The variance comes from the
Itô isometry,
which turns the variance of a stochastic integral into an ordinary integral of the squared
integrand:
\operatorname{Var}(X_t) = \sigma^2\,\mathbb{E}\!\left[\left(\int_0^t e^{-\theta(t-s)}\,dW_s\right)^{\!2}\right] = \sigma^2 \int_0^t e^{-2\theta(t - s)}\,ds.
Substitute u = t - s (so du = -ds, and the
limits flip to 0 to t) and integrate the
exponential:
\operatorname{Var}(X_t) = \sigma^2 \int_0^t e^{-2\theta u}\,du = \sigma^2\cdot\frac{1 - e^{-2\theta t}}{2\theta} \;\xrightarrow[t\to\infty]{}\; \frac{\sigma^2}{2\theta}.
As t \to \infty the memory of the start fades and the variance
settles to the stationary value \sigma^2/(2\theta):
a balance between the noise \sigma^2 pumping spread in and the
reversion 2\theta draining it out. Stronger pull or weaker noise gives
a tighter stationary band.
The SDE dX_t = \theta(\mu - X_t)\,dt + \sigma\,dW_t with
\theta > 0 has the unique solution
X_t = \mu + (X_0 - \mu)\,e^{-\theta t} + \sigma\int_0^t e^{-\theta(t - s)}\,dW_s,
with the following properties:
- X_t is Gaussian (a constant plus an Itô integral of a deterministic function).
-
Mean reverting:
\mathbb{E}[X_t] = \mu + (X_0 - \mu)e^{-\theta t} \to \mu as
t \to \infty.
-
Variance
\operatorname{Var}(X_t) = \dfrac{\sigma^2}{2\theta}\big(1 - e^{-2\theta t}\big),
with stationary value \dfrac{\sigma^2}{2\theta}.

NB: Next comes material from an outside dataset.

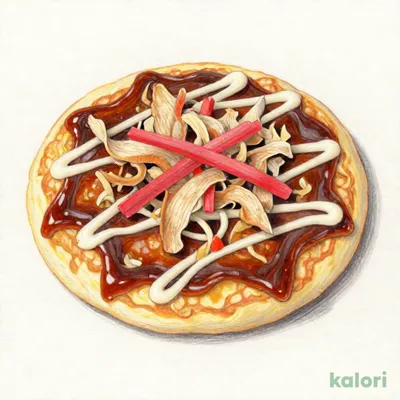 お好み焼き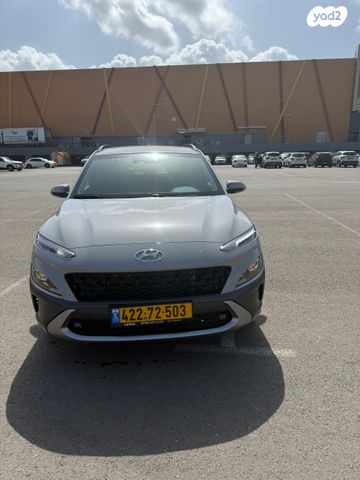 מודעת רכב יונדאי קונה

Mean reversion is the economic content. A short-term interest rate cannot drift to infinity or
plunge arbitrarily — central banks and markets pull it back toward a long-run level. The
Vasicek model (1977) is exactly OU applied to the short rate
r_t:
dr_t = \theta(\mu - r_t)\,dt + \sigma\,dW_t,
with \mu the long-run rate, \theta the
reversion speed, and \sigma the rate's volatility. Its Gaussian,
closed-form law makes bond prices analytically tractable — the payoff of choosing an
analytically friendly process. Its one notorious flaw is the flip side of being Gaussian: the
rate can go negative (once a deal-breaker, now occasionally realistic).
The stationary variance from the isometry. The long-run spread
\sigma^2/(2\theta) is worth re-deriving as a sanity check. In
stationarity, take the variance of dX = \theta(\mu - X)\,dt + \sigma\,dW
and demand it not change: the noise injects variance at rate \sigma^2
per unit time while reversion removes it at rate 2\theta\operatorname{Var}(X)
(the factor two from squaring). Setting injection equal to removal,
\sigma^2 = 2\theta\operatorname{Var}(X), gives
\operatorname{Var}(X) = \sigma^2/(2\theta) — the same value the Itô
isometry produced above, now seen as a steady-state balance.